• **Document extract**:
A collection of highly optimized, SIMD-accelerated (SSE, AVX, FMA, NEON) functions written in C.
Includes Google Benchmark and Google Test support (C++).
-
Dot product
- using SSE, AVX, FMA and NEON intrinsics
- for every data type combinaison: (u)int8, int16, int32, float, double
- comparison with compiler auto-vectorized and naive implementations
- optimization options: data alignement, vector size multiple, number of accumulators
-
Sort 8-elements
- based on optimal sorting networks
- using SSE, AVX intrinsics
- for every data type: int8, int16, int32, float, double
- comparison with 'qsort' and 'std::sort' implementations (already ordered and random inputs)
- optimization options: data alignement, early exit check
See corresponding 'bench' sub-folders for graphs.
This project uses git submodule to include Google Benchmark and Google Test repositories:
$ git clone https://github.com/gaujay/simd_collection.git
$ cd simd_collection
$ git submodule init && git submodule update
$ git clone https://github.com/google/googletest lib/benchmark/googletest
Support GCC/MinGW and MSVC in release mode only (see 'CMakeLists.txt' and 'src/Utils/compiler_utils.h').
On Linux/Unix:
$ mkdir build
$ cd build
$ cmake ..
$ make <target> -j
On Windows:
You can use command line or QtCreator for simplicity:
$ open 'CMakeLists.txt'
$ in 'Projects', select each kit 'Build' tab
$ under 'Build Steps->Targets', uncheck 'all' and check 'Current executable' (avoid building both x86/ARM targets)
Apache License 2.0

• **Stated problem 1**:
Write out the passage of the SIMD functions text that begins at the words "Includes Google Benchmark" and ends after the words "and random inputs)".

(Records)
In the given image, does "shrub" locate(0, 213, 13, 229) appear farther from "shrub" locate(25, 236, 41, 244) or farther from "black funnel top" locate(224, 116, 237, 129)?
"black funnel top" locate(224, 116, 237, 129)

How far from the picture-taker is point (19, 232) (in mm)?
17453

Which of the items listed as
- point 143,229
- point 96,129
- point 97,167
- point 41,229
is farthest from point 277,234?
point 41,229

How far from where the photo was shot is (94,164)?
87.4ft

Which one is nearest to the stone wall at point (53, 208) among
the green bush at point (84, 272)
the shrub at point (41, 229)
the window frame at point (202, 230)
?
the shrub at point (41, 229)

• **Stated problem 2**:
Repeat the records verbatim, beginning at the line that has "How far from where" and stopping after the final line of the records.

• **Task solution 1**:
Includes Google Benchmark and Google Test support (C++).
-
Dot product
- using SSE, AVX, FMA and NEON intrinsics
- for every data type combinaison: (u)int8, int16, int32, float, double
- comparison with compiler auto-vectorized and naive implementations
- optimization options: data alignement, vector size multiple, number of accumulators
-
Sort 8-elements
- based on optimal sorting networks
- using SSE, AVX intrinsics
- for every data type: int8, int16, int32, float, double
- comparison with 'qsort' and 'std::sort' implementations (already ordered and random inputs)

• **Task solution 2**:
How far from where the photo was shot is (94,164)?
87.4ft

Which one is nearest to the stone wall at point (53, 208) among
the green bush at point (84, 272)
the shrub at point (41, 229)
the window frame at point (202, 230)
?
the shrub at point (41, 229)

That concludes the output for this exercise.